Felizmente para todos há muito de belo no nosso mundo, e no
que nos rodeia. Podemos frui-lo na natureza, e em inúmeras produções do homem,
na arquitectura, em todas as artes como na música, na literatura, no cinema,
nas artes plásticas, na dança, no artesanato, na fotografia, na escultura.

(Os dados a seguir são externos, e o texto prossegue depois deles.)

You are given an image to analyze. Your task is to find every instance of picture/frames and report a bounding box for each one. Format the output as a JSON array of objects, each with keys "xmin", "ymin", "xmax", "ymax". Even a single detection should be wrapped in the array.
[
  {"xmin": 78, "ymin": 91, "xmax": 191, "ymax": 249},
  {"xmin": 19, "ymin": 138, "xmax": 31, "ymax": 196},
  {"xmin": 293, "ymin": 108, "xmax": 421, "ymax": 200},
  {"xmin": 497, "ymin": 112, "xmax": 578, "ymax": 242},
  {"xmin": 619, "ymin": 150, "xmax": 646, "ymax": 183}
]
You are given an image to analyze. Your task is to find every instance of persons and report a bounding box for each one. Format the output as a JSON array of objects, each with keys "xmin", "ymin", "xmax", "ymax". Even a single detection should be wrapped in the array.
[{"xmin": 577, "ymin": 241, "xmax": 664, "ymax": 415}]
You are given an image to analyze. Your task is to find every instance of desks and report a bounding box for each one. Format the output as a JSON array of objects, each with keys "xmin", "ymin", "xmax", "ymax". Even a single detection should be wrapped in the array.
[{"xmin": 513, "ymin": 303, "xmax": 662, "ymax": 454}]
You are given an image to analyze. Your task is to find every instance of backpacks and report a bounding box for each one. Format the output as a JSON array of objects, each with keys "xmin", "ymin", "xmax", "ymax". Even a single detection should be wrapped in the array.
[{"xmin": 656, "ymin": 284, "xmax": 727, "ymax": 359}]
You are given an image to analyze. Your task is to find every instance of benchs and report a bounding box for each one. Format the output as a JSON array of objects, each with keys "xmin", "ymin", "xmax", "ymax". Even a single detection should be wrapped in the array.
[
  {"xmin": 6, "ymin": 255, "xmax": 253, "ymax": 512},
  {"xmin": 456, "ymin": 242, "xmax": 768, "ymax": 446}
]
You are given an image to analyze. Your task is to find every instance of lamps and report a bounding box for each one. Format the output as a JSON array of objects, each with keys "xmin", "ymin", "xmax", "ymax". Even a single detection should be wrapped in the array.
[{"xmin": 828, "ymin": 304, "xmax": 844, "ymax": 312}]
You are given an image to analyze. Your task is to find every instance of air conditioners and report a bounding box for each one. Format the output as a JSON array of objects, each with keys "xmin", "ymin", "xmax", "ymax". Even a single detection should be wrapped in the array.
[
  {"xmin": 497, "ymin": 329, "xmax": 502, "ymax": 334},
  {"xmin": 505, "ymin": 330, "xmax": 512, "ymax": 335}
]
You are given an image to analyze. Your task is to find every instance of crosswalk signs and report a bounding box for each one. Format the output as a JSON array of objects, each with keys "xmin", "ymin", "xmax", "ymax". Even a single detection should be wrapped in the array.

E em algumas pessoas. Há pessoas para quem olhamos e vemos
essa beleza no rosto, nos gestos, algo que não sabemos nomear com certeza e que
sabemos que vem de dentro, a beleza vem de dentro, exprime-se no corpo da
pessoa iluminando-o e como raio vem atingir-nos e fazer-nos sorrir, serenar e
dar paz e alegria.
Vemos em Susana Baca a cantar em Esmoriz, num gesto de
carinho entre dois amorosos, numa composição de Bach ou de Mozart ou outros,
num fado de Amália, em algumas obras plásticas e em algumas fotografias da
exposição do museu de Ovar em Cortegaça, no pôr do sol e no crepúsculo visto
junto ao mar, no mar verde e na maresia que nos entra nas narinas, no livro “Um
copo de cólera” do prémio Camões do brasileiro Raduan Nassar, no filme de
Visconti “Morte em Veneza”, no Adagietto da 5ª sinfonia de Gustave Mahler, nos
palheiros das praias de Cortegaça e Esmoriz, numa caneca de Rosa Ramalho, em
“Amar pelos dois” da Luísa e Salvador Sobral, nos gestos protectores de uma
mãe, no abraço de dois amigos que se não encontram há muito, na luz da lua
sobre o mar, num poema de Sophia, … tanta beleza nos rodeia!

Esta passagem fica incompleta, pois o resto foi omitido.